22. Kaos

Idon’t know why I stopped in my tracks when she stepped into my path.

I don’t know why seeing Crew’s arms around her made something I’ve hidden so deep inside myself that I thought it was lost forever bloom to life.

And I don’t fucking know why her words make the hole where my heart used to live ache.

Nothing about Camilla De Marco makes any sense. Her actions, the way she makes us feel, the words that come out of her mouth. It’s all foreign compared to the women we’ve been around in the past, and I don’t think that’s a good thing. In fact, it could very well be our demise.

But the vulnerability that creeps into her defiant eyes is intoxicating, and if I spend too much time staring into the gray, I’ll lose my mind the same way the other members of my family have.

Kovu steps past me until he’s standing at her side, his fingers brushing along her cheek. A shiver rushes through her body, but her eyes remain on me. She’s taunting me. Begging me to break. Asking me without words to throw away everything I’ve told myself over the last few years. “We’re not handing you over to him. We’ll find another way.”

“We haven’t discussed it,” I snap, but the fire I felt before is dull, the embers barely burning as I watch the only people in the world I would throw myself in front of a bullet for look at the woman between us like she’s the sun they revolve around.

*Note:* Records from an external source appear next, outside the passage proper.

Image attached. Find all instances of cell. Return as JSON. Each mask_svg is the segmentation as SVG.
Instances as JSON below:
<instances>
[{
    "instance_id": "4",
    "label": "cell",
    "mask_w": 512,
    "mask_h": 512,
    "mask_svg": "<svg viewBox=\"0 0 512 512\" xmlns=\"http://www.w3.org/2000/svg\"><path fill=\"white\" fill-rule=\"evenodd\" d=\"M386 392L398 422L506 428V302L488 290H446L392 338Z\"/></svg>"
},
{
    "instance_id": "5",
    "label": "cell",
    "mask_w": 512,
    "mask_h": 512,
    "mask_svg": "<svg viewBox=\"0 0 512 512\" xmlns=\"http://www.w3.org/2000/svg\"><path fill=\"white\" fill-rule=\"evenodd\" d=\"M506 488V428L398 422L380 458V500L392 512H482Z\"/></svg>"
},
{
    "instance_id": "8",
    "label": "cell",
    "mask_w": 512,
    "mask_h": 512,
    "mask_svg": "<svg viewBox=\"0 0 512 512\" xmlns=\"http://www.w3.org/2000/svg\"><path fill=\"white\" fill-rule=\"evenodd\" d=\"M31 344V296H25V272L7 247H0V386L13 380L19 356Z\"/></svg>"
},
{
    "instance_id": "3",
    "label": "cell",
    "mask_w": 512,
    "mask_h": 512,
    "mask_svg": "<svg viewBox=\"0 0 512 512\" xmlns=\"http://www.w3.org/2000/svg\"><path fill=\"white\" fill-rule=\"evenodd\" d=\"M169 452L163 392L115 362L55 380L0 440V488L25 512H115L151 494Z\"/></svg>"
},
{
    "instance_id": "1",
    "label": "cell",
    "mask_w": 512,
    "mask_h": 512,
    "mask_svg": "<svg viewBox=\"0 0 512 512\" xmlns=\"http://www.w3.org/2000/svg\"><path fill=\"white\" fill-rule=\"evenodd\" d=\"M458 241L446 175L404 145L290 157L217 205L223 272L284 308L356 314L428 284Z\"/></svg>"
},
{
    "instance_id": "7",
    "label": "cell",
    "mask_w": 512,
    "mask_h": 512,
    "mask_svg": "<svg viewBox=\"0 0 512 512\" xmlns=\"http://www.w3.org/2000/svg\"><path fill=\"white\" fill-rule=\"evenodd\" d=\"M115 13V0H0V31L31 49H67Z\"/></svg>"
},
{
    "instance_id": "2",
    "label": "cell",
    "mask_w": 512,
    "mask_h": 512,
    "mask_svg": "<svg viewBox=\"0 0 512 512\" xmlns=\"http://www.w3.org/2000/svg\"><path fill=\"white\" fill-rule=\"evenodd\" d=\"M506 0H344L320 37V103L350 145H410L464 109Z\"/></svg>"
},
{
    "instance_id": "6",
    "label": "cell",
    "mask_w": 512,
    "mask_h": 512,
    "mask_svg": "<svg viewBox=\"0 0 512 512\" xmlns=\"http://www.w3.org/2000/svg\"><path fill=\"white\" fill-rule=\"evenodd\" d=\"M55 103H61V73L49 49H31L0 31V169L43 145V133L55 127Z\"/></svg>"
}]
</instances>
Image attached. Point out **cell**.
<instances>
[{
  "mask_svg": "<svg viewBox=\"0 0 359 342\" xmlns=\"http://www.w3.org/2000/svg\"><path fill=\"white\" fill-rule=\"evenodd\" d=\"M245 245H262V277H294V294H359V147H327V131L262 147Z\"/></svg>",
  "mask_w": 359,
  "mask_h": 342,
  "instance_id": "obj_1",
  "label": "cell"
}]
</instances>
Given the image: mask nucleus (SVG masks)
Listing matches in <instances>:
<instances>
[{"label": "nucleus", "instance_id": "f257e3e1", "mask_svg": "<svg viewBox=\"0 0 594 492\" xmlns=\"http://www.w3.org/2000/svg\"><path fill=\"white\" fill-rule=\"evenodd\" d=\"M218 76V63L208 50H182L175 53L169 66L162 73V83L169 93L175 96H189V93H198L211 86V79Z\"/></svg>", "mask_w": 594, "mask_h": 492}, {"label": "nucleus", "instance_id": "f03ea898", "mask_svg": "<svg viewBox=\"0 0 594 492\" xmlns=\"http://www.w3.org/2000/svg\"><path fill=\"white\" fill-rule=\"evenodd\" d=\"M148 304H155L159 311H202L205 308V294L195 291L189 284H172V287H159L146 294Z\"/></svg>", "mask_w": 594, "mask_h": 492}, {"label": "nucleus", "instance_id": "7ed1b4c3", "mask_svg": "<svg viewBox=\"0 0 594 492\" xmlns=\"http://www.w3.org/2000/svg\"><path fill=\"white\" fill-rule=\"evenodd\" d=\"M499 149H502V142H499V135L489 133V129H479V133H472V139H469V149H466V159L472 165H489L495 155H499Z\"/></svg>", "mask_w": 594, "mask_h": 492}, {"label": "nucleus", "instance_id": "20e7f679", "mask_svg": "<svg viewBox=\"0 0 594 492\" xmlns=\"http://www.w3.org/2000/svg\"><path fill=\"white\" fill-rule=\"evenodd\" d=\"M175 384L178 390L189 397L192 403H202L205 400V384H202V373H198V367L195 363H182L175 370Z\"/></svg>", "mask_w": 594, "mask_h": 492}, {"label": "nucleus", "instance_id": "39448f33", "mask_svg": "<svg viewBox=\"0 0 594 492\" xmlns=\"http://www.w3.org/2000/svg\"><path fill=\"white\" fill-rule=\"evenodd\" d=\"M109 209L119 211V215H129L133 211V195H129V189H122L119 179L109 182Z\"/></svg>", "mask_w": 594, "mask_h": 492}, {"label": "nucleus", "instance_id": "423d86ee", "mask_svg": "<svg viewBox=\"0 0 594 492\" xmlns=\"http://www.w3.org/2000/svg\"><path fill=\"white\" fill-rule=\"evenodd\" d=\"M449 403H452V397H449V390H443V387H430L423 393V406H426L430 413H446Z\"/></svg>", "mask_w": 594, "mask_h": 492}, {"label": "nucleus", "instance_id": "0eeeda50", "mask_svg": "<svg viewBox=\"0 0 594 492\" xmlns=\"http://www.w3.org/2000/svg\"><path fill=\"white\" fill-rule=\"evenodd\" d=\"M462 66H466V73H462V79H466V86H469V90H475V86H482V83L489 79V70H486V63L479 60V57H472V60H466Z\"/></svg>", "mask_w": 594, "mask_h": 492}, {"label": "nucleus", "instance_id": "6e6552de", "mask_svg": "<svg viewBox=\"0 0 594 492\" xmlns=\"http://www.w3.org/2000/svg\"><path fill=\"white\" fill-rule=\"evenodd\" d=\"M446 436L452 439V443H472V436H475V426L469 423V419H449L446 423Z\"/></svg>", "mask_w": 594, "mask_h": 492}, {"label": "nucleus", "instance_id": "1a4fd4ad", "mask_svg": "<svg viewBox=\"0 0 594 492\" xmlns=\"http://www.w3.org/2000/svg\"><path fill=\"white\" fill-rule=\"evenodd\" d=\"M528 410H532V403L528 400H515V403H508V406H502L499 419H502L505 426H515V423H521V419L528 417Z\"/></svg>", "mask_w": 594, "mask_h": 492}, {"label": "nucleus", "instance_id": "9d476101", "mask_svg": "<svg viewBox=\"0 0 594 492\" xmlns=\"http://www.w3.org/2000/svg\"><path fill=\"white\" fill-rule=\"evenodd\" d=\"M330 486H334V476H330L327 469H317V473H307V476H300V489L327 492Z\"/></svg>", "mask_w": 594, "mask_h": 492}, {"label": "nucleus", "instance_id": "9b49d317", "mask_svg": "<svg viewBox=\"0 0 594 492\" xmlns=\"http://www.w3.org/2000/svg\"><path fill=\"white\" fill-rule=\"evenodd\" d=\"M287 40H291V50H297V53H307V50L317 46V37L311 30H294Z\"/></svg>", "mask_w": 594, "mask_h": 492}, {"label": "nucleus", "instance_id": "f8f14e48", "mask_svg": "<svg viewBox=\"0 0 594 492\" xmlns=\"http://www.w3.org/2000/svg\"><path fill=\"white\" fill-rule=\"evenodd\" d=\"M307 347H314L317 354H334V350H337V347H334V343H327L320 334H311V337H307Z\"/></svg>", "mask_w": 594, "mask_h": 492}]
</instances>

Bishop appears at her other side, and I hate what the sight does to me, and more than that, I hate that I want to step forward and feel her against me. My body begs me to wrap her up in us so nothing and no one can ever hurt her again.

Camilla finally drags her eyes away from mine to look up at him as his fingers wrap around hers, and she’s connected to each of them. She could be connected to me too if I would just do what I crave. But if I were any closer, I would miss the surprise that slips onto her features.

“We’re not going to hand you over, Little Menace,” Crew says quietly, his lips just a breath away from her ear. “You don’t belong with a monster like Davenport.”

“I don’t belong anywhere,” she whispers, her voice barely audible despite how close we are to her. “I’ve never belonged anywhere.”

There’s something about the sadness in her voice that makes me take the step forward and capture her chin between my fingers. I pry her face up until our eyes clash, words I should never say aloud dancing on the tip of my tongue. “Maybe that’s changed.”

I feel their eyes on me as soon as the words fall from my lips, but I can’t drag my attention away from her. She’s fucking stunning. Her cheeks flushed and her lips parted with shock. A lesser man wouldn’t be able to resist claiming the pouty pillows and devouring the vixen standing before him, but while I may concede on her belonging here with us, I’m not ready to give her any part of me. I might never be.